Before entering the base property, Kathy Kelly said: “Living alongside ordinary people who can’t escape drone surveillance in places like Iraq, Gaza and Afghanistan and knowing that a drone operator could be ordered to assassinate civilians who have nowhere to turn and nowhere to hide affected my conscience. I wanted to ask drone operators in Volk Field whether they had been asked to target any people for possible assassination that day. I want to ask how the base training manual teaches people to distinguish between civilians and armed combatants. If an operator wants to quit, what does the commander of Volk Field do?”
Brian Terrell also noted: “Wisconsin is where I was born and raised and so I feel that coming to Volk Field is a responsibility that I owe in gratitude to my home state. The premise that drones will limit the parameters of war and make for fewer civilian casualties has proven false. General Stanley McChrystal, who led troops in Afghanistan from June 2009 to June 2010, warned that the drone ‘lowers the threshold for taking operations because it feels easy, there’s a danger in that.’ And yet the evolution of drones in the militaries of many countries around the globe has been anything but cautious. Instead there is a reckless proliferation of this deadly technology.”
Terrell and Kelly were arraigned on February 24, at the Juneau County Justice Center, 200 Oak St., in Mauston, WI. Also, on February 25, at 9:00 a.m., Mary Beth Schlagheck, was to be tried for having crossed the line at Volk Field in August of 2015. Hers was the last of seven trials stemming from nonviolent civil resistance actions at Volk Field that were undertaken as the culmination of the “Let It Shine” walk from Madison to Volk Field. The witness of the activists who have protested at Volk Field, and who have testified so eloquently in court, inspired Brian’s and Kathy’s action.
On February 24, two co-coordinators of Voices for Creative Nonviolence, Brian Terrell and Kathy Kelly, appeared before Judge Curran from the Juneau County jail via the jail’s video link. The two had been held overnight. They were served documents charging them with trespass at the “dwelling” of Volk Field. Pilots train at Volk Field to operate Shadow Drones over other countries.
Kelly told Judge Curran that she wished to plead no contest and that she would not be able, in conscience to pay a fee and that she preferred not to promise that she’d return to the court since she didn’t believe she had committed a crime in the first place. “Oh, I get what’s happening here. You have some people out there who will give you a gold star and a pat on the back for being so courageous,” said Judge Curran. He then said he would not impose a cash bond and he set a pre-trial conference date for March 23 even though Kelly had already indicated that she wished to plead no contest and was not seeking a trial.
Terrell appeared next. He reiterated what Kelly had said, wishing to plead no contest and go directly to sentencing. “It would save the county, the court and everyone involved time and trouble if the judge would accept the no contest plea,” said Terrell, “and go right to sentencing. I don’t understand why a pre-trial conference was scheduled when we haven’t asked for a trial.”

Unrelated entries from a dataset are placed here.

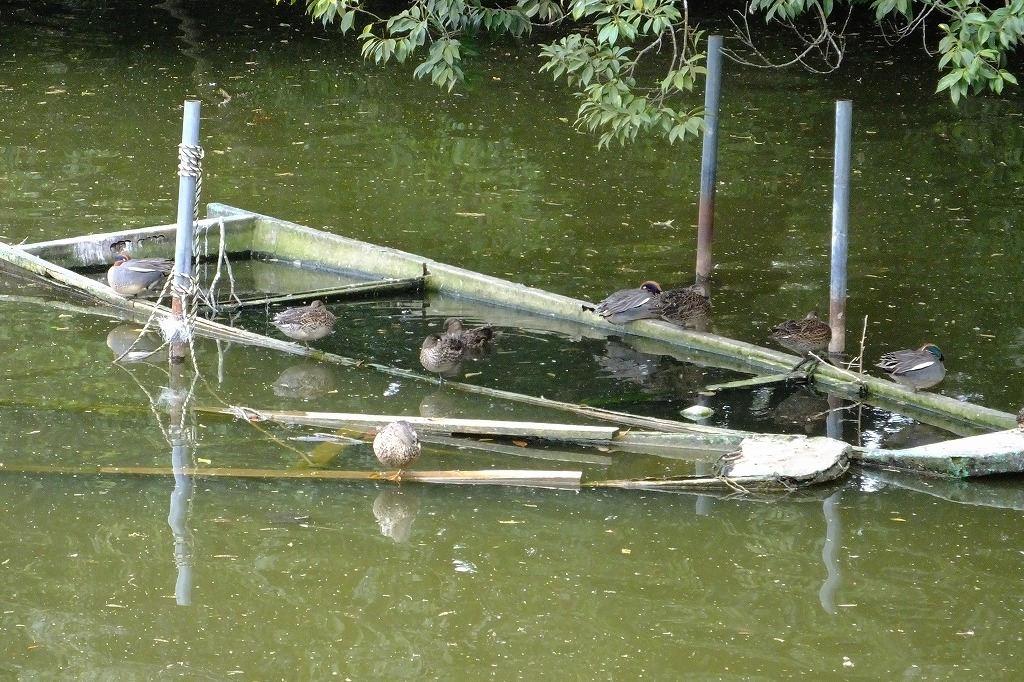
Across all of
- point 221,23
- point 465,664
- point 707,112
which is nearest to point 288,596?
point 465,664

“It’s not necessary for you to understand the process of this court,” said Judge Curran. “That’s why God made lawyers.”
Kelly and Terrell were released after signing personal recognizance bonds. On February 25th they returned to the court to attend Mary Beth Schlagheck’s trial for a protest at Volk Field last August. Due to an emergency hospitalization of one of the state’s witnesses, her trial was postponed.
Following the hearing, District Attorney, Michael Solovey agreed to an informal conference with Kelly and Terrell. He discussed a motion Terrell had filed that morning to dismiss the criminal charge of trespassing at a dwelling. Mr. Solovey said he expected the charge to be changed to the less serious forfeiture of trespassing on land. He was ready to accept a plea of no contest when he learned, at the end of the conference that the U.S. Air Force was asking for another criminal charge of disorderly conduct alleging that Kelly and Terrell had disrupted traffic in their protest. Kelly and Terrell told him a video taken by Joy First would verify that Kelly and Terrell did not disrupt traffic.
Kelly and Terrell await word from the DA about whether he will seek an additional charge. “We’re building on earlier efforts by Wisconsin activists,” said Terrell, “and we see today’s events as part of a continuum.”